Disagree if he's a purebred. Mine is 11 weeks and hers are going up and down. My boy was about 14 weeks before his stood and then they fell again when he was teething then back up.


----------



## tim_s_adams (Aug 9, 2017)

My puppy at 12 wks...then at 16 wks...


----------



## Danina14 (Nov 15, 2018)

One is him relaxed and the other is when he’s interested


----------



## GSDHAUS (Feb 24, 2013)

Are you confident this puppy is a purebred GSD? That may be why your vet questioned the ears coming up possibly?


----------



## gsdsar (May 21, 2002)

This little cutie looks like a mix. So that is why the vet thought they won't go up. 

Did you meet the parents?


----------



## MineAreWorkingline (May 2, 2015)

My one male had flying nun ears like your pups until he was 6.5 months old and then they went up on their own.
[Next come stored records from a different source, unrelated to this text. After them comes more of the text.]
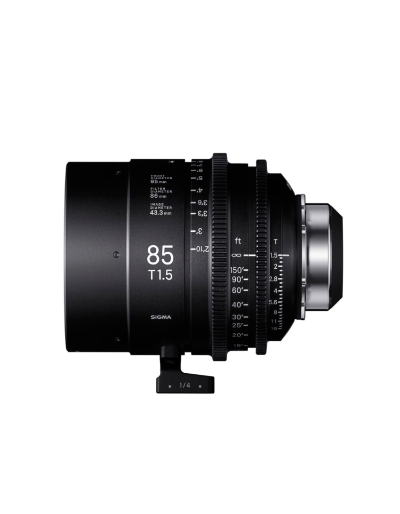 Sigma 85mm T1.5 Cine Lens for PL Mount /i-Technology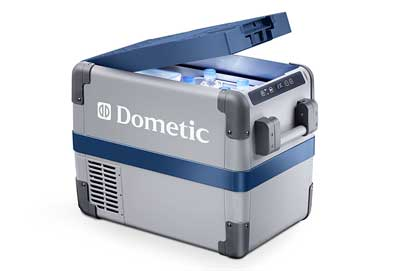 8. Dometic CFX-28US Cooler Refrigerator/Freezer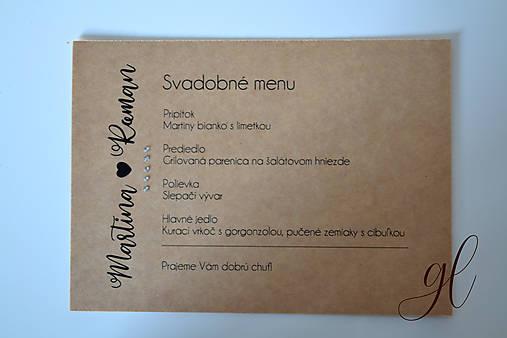 Svadobné tlačoviny časová os (Svadobné menu)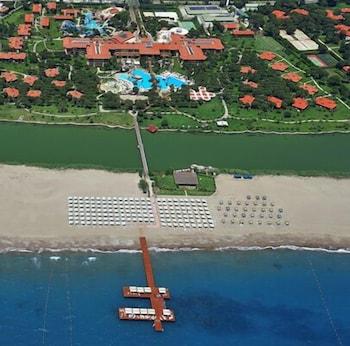 글로리아 골프 리조트(Gloria Golf Resort) Hotel Image 69 - Aerial View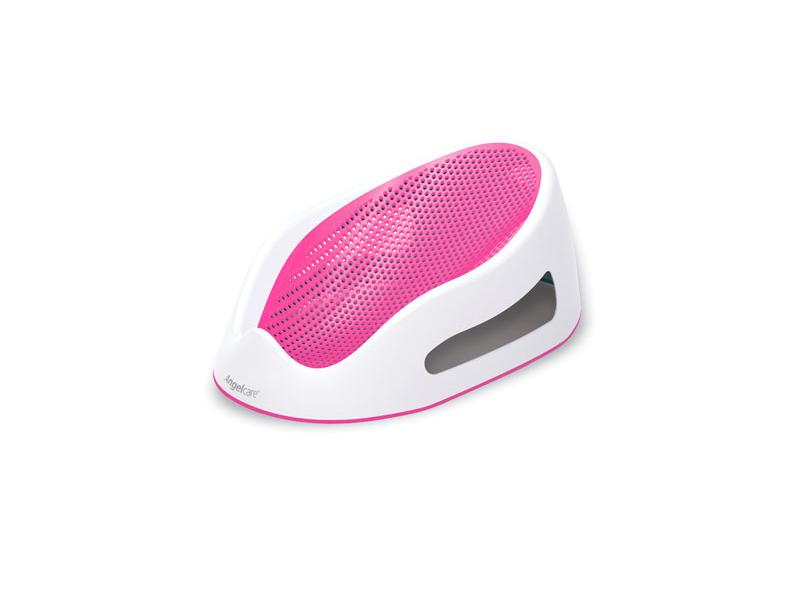 Angelcare Koupací podpora Pink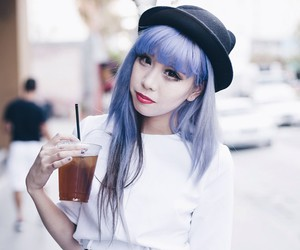 fashion, purple hair, and style image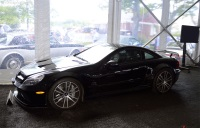 2009 Mercedes-Benz SL 65 AMG Black Series image.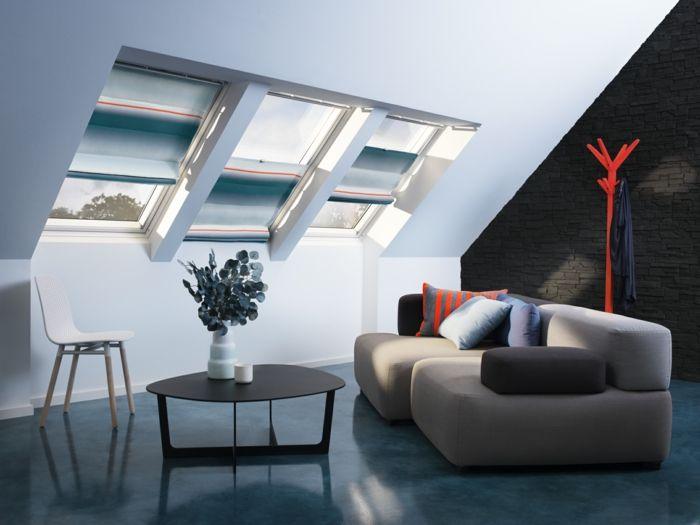 Indirekte Beleuchtung Dachschräge led indirekte beleuchtung decke dunkeles interior leuchte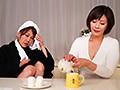 艶熟レズ ベスト4時間 ドラマ編のサンプル画像 5
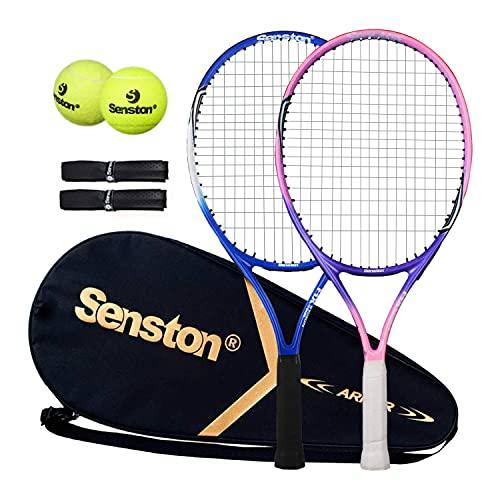 Senston Raqueta de Tenis de 23 'para Paquete de 2 Raquetas de Tenis para Juego de Tenis con Pelotas Rosa + Azul
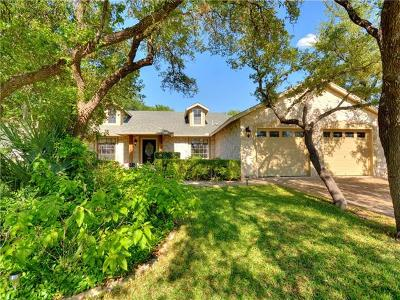 Austin Single Family Home For Sale: 10601 Scotland Well Dr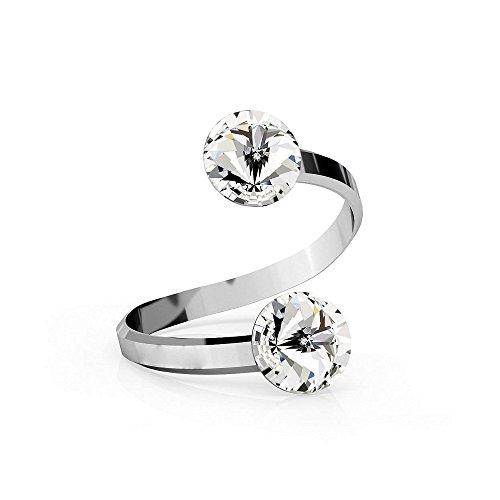 Crystals & Stones *Rivoli* *Varios Colores* Doble Cristal Swarovski Elements - 925 plata anillo - plata de ley mujer anillo tamaño ajustable Pin/75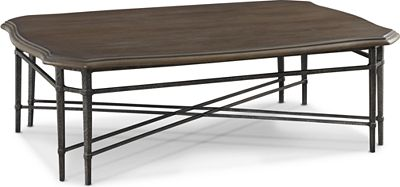 thames cocktail table | living room furniture | thomasville furniture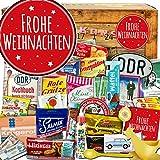 Frohe Weihnachten | DDR Advent Kalender |DDR Produkte | Kultartikel der DDR in 24 Türchen | weihnachtlich verpackt mit Ostmotiven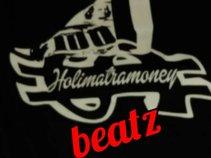 HolimatramoneyBeatz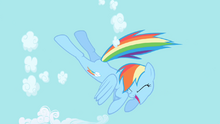 Rainbow Dash begins to clear the sky S1E01.png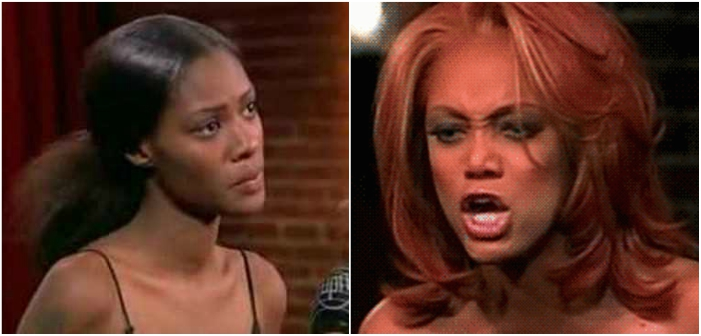 The 'Top Model' Contestant Who Pushed Tyra Over the Edge: Where Is She Now?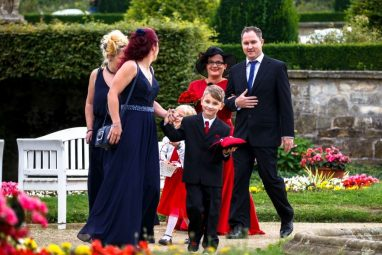 """Hochzeit Trauung Marion und Armin 36 von 244 382x255 - Marion & Armin in Blankenburg * Mit """"4 Hochzeiten"""" ins Glück"""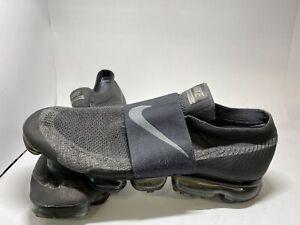 Nike Air Vapormax Flyknit Moc Midnight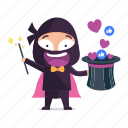 avatar, emoji, emoticon, magic, magician, ninja icon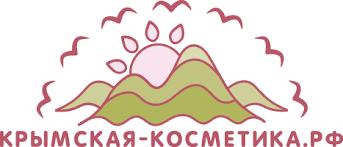 """Гидролат """"<b>Ромашка</b>"""", Краснополянская косметика – купить"""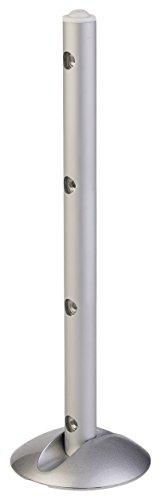 Poly Pool PP3111 STILUX multifunctionele LED-lamp van aluminium met bevestigingsvoet en magneet voor onderkasten keuken boekenkast, bureau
I agree with the other poster, is this dog purebred?


----------



## Hineni7 (Nov 8, 2014)

I agree about the question of being purebred or not.. However, your pup is adorable and has the pointy ears as opposed to the rounded ears a lab or retriever has, so they have a good chance of going partly up if not ll the way... But it does depend on what is mixed in there too


----------



## Danina14 (Nov 15, 2018)

GSDHAUS said:


> Are you confident this puppy is a purebred GSD? That may be why your vet questioned the ears coming up possibly?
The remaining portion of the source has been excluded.